■ PROBLEM TO WORK ON
Copy the jolt-py project page between "Skip to main" and "JSON-to-JSON transformation library.", inclusive, renaming "transformation library" to "transformation toolkit" wherever it occurs.

■ EXTRACT PROVIDED

+-------+

Skip to main content

High-performance, pure-Python implementation of the JOLT JSON-to-JSON transformation library

Project description

jolt-py

A high-performance, pure-Python implementation of the JOLT JSON-to-JSON transformation library.

PyPI version Python CI License Typed

Features

Transform Operation name Description
Shift shift Re-map fields from input paths to output paths
Default default Fill in missing or null fields
Remove remove Delete specified fields
Sort sort Sort all dict keys alphabetically
Cardinality cardinality Enforce ONE or MANY cardinality on fields
ModifyOverwrite modify-overwrite-beta Apply functions, always overwriting
ModifyDefault modify-default-beta Apply functions only to absent fields
Chainr Chain multiple transforms sequentially

Installation

pip install jolt-py

Quick Start

The canonical JOLT example — re-shape a nested rating object:

from pyjolt import Chainr

spec = [
    {
        "operation": "shift",
        "spec": {
            "rating": {
                "primary": {
                    "value": "Rating",
                    "max":   "RatingRange"

+-------+

■ STORED ROWS
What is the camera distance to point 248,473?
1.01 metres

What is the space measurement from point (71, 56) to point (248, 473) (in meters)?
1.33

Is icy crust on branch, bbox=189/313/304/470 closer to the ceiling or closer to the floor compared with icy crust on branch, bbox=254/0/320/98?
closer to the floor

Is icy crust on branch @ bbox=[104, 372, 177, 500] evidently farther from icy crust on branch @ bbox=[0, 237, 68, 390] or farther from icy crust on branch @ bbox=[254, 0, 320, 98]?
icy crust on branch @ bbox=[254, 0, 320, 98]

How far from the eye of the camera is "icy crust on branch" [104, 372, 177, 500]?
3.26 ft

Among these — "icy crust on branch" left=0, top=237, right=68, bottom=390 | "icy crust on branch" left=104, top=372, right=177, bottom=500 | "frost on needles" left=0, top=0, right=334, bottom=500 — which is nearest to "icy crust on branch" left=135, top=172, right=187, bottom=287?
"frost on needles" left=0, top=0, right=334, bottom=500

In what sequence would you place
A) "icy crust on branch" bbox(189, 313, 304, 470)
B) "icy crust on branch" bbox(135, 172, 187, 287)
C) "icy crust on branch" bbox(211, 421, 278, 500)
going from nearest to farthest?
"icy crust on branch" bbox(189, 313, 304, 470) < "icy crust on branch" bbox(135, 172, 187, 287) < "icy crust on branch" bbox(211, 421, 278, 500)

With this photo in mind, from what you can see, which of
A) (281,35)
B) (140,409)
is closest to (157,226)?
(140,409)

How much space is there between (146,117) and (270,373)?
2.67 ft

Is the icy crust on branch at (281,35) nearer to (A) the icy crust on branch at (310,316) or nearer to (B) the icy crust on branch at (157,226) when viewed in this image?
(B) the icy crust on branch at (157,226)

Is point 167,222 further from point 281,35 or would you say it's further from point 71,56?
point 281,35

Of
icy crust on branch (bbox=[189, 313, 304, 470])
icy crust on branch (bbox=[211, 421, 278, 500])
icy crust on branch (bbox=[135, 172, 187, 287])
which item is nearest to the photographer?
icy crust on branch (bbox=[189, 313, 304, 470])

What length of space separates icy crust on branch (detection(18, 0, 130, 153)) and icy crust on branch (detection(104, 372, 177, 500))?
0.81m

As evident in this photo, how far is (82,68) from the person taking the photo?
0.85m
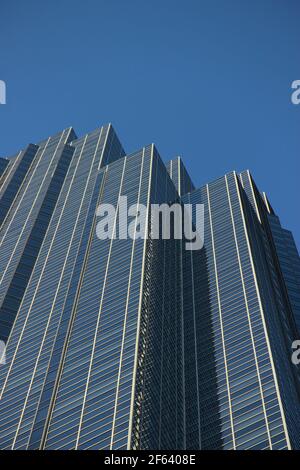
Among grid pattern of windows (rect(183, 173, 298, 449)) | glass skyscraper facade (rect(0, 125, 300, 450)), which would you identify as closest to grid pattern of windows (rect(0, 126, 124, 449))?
glass skyscraper facade (rect(0, 125, 300, 450))

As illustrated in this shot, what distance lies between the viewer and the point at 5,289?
15100 centimetres

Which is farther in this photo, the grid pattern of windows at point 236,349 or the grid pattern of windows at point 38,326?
the grid pattern of windows at point 38,326

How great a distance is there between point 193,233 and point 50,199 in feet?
156

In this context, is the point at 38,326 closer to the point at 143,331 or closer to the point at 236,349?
the point at 143,331

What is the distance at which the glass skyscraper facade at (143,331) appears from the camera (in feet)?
319

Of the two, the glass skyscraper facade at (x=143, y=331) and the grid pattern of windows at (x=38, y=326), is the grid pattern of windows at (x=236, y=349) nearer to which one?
→ the glass skyscraper facade at (x=143, y=331)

+-------+

■ FINISHED EXERCISE
Skip to main content

High-performance, pure-Python implementation of the JOLT JSON-to-JSON transformation toolkit

Project description

jolt-py

A high-performance, pure-Python implementation of the JOLT JSON-to-JSON transformation toolkit.